- OBJECTIVE
Look below for the line containing "Choosing among". Output it and each remaining line of the entries exactly, and nothing else.
Begin RECORDS FOR PROCESSING
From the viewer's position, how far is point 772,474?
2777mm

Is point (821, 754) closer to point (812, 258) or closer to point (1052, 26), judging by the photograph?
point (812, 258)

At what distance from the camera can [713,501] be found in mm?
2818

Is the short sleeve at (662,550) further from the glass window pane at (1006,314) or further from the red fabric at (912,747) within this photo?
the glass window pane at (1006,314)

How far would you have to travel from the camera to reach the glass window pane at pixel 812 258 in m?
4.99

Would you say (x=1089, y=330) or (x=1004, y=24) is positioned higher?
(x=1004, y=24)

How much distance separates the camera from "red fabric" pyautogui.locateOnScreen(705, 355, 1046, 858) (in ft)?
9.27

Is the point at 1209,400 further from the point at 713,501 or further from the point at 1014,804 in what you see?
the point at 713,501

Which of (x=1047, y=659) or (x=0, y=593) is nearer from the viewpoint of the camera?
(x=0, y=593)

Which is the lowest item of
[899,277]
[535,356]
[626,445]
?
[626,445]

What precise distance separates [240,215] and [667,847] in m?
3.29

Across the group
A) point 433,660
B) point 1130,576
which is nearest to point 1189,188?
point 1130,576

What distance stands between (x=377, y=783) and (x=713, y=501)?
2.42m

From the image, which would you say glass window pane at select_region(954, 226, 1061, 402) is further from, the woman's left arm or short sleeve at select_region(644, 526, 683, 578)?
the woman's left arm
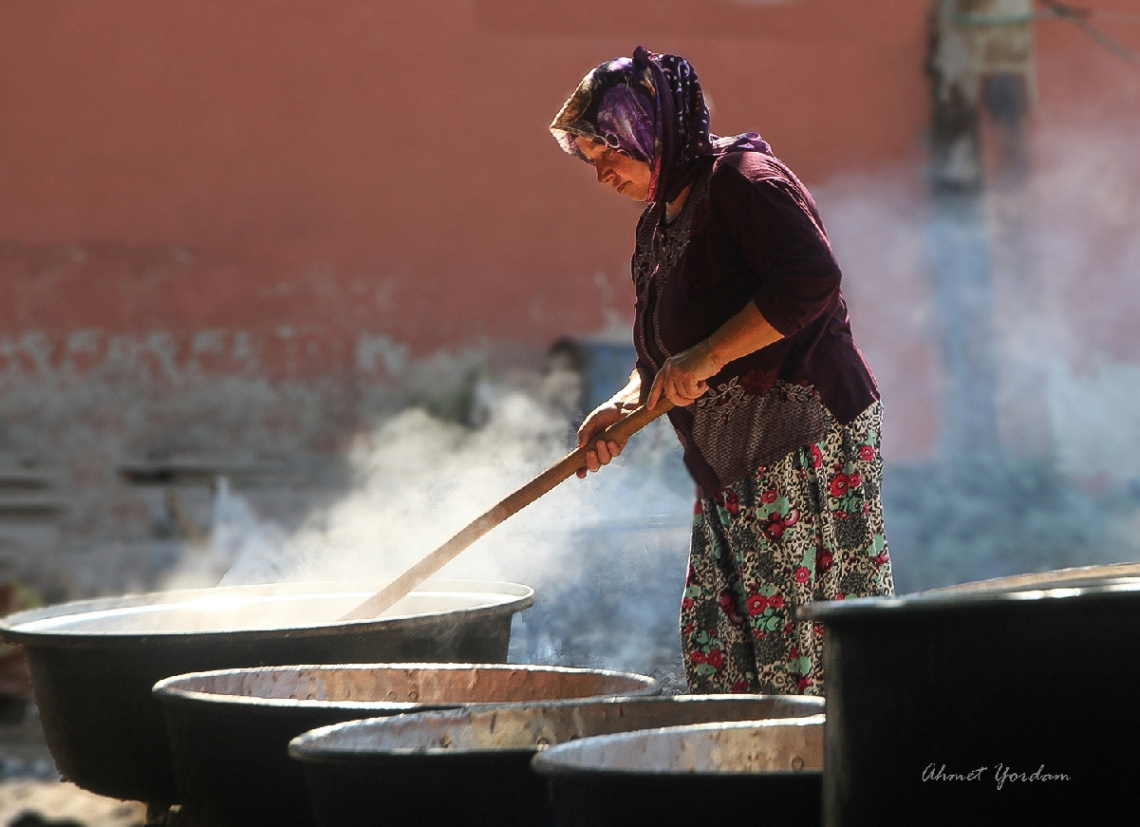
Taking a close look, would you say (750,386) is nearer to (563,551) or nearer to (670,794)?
(670,794)

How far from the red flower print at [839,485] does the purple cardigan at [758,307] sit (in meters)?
0.09

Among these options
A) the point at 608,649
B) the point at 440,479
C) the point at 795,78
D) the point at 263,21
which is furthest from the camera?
the point at 795,78

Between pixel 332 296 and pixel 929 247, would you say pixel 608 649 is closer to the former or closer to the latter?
pixel 332 296

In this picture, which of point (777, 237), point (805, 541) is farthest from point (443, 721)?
point (777, 237)

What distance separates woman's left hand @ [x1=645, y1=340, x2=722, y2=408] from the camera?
252cm

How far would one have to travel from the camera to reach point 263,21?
7039mm

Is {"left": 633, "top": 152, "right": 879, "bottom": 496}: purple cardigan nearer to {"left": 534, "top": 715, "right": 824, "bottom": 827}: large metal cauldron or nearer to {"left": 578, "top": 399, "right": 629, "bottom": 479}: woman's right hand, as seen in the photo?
{"left": 578, "top": 399, "right": 629, "bottom": 479}: woman's right hand

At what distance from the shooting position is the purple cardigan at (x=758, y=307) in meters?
2.44

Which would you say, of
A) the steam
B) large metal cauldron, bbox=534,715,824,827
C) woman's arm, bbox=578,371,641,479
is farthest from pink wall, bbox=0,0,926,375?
large metal cauldron, bbox=534,715,824,827

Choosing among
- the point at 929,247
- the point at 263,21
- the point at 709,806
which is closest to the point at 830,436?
the point at 709,806

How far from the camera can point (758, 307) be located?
2438mm

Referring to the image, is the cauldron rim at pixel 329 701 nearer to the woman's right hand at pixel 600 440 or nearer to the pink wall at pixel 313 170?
the woman's right hand at pixel 600 440

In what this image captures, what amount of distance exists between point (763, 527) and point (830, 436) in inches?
End RECORDS FOR PROCESSING
- COMPLETED EXERCISE
Choosing among
- the point at 929,247
- the point at 263,21
- the point at 709,806
which is closest to the point at 830,436?
the point at 709,806

How far from the camera can point (758, 307) be located?
2438mm

Referring to the image, is the cauldron rim at pixel 329 701 nearer to the woman's right hand at pixel 600 440 or nearer to the pink wall at pixel 313 170?
the woman's right hand at pixel 600 440

In what this image captures, what amount of distance exists between point (763, 527) and point (830, 436) in inches?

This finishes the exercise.